The basic premise of my novel is simple.
Two people who once cared about each other meet again years later, this time on opposite sides of a lawsuit.
People sometimes ask how I came up with that idea, and the question usually comes from one of two directions.
Some assumes it was a carefully engineered project, as if I sat down with a whiteboard, mapped out a concept, and designed the story the way an engineer designs a bridge.
The others assumes the opposite, that it came from some bolt-of-lightning moment where the whole idea suddenly appeared.
The reality is neither.
The seed for this story goes back to 1986.
At the time, I was in the middle of working on my mechanical engineering degree, and I ran into a girl I had dated a few years earlier. There was nothing dramatic about the breakup. No heartbreak, no unresolved drama. We were simply chatting the way people sometimes do when they run into someone from their past.
She mentioned she was considering law school and then tossed out what she thought was a funny comment.
Instead of meeting there, she said it would have been funny if she had sued my company. In her version, she was the lawyer and I was the engineering representative for some technology company. I do not recall her entertaining the possibility that I might own the company. Hmm.
We laughed about it. Just a throwaway joke.
But something about that idea stuck in my head.
What if two people who once knew each other suddenly met again on opposite sides of a lawsuit?
That little moment stayed with me.
Every once in a while over the years, I would mention the idea when talking with friends. The decades rolled by, 1996, 2006, and it was still sitting there in the back of my mind.
At some point, I got it into my head that I wanted to write screenplays as a side hustle. Do not ask me why. In any event, this seemed as good a concept as any, especially if it were dressed up properly.
So I bought screenplay software, learned the basics of the format, and wrote a script.
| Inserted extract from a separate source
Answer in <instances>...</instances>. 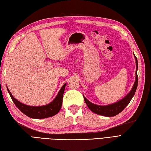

Then I sent it to a screenplay evaluator, the kind of professional whose job is essentially to take money and tell you everything that is wrong with your screenplay while making it sound like a valuable service. In fairness, it was.
In retrospect, he was right. My screenplay was not good. That was probably around 2012. After that, I moved on and tried writing other screenplays. This story went onto a hard drive somewhere in the cloud and sat there for a very long while, until around 2024.
Then I thought of the story again. But all I had was the PDF. So I thought, why not run it through OCR, recover the text, and reformat it?
So I let AI do the grunt work.
It was not pretty. More like a hot mess, as the kids say these days. But it was a workable collection of scenes. Nowhere close to a novel, more like a pile of material that ran the gamut from laughable to cringey.
From there it was month after month of shaping, rewriting, and reorganizing. Now, the novel may be ready by December 26, 2026. Coincidentally, that is about forty years after the conversation that started all this.
So from the first spark in 1986 to the expected publication date, the idea took roughly four decades to reach the page.
That may sound like a long time to write a book.
But in another sense, it was not time spent writing at all.
It was time spent living.
Those decades were filled with ups and downs, careers, travels, mistakes, remarkable people, and all the other things that give characters their texture. Without those experiences, I doubt I would have had much chance of making the people in this story feel real.
So in one sense, yes, forty years is a long time.
But in another sense, that is simply what it took to get from a spark of an idea to a finished story.
A Couple of Takeaways
First, you never know what might become the seed of a story. Something that starts as a casual joke can stick around for decades.
Second, a story takes the time it takes. You do not measure it by how long it took to write. You measure it by whether it was written well enough when the time finally came.
Ideas do not arrive fully formed. Sometimes they sit quietly for decades, waiting for you to catch up to them.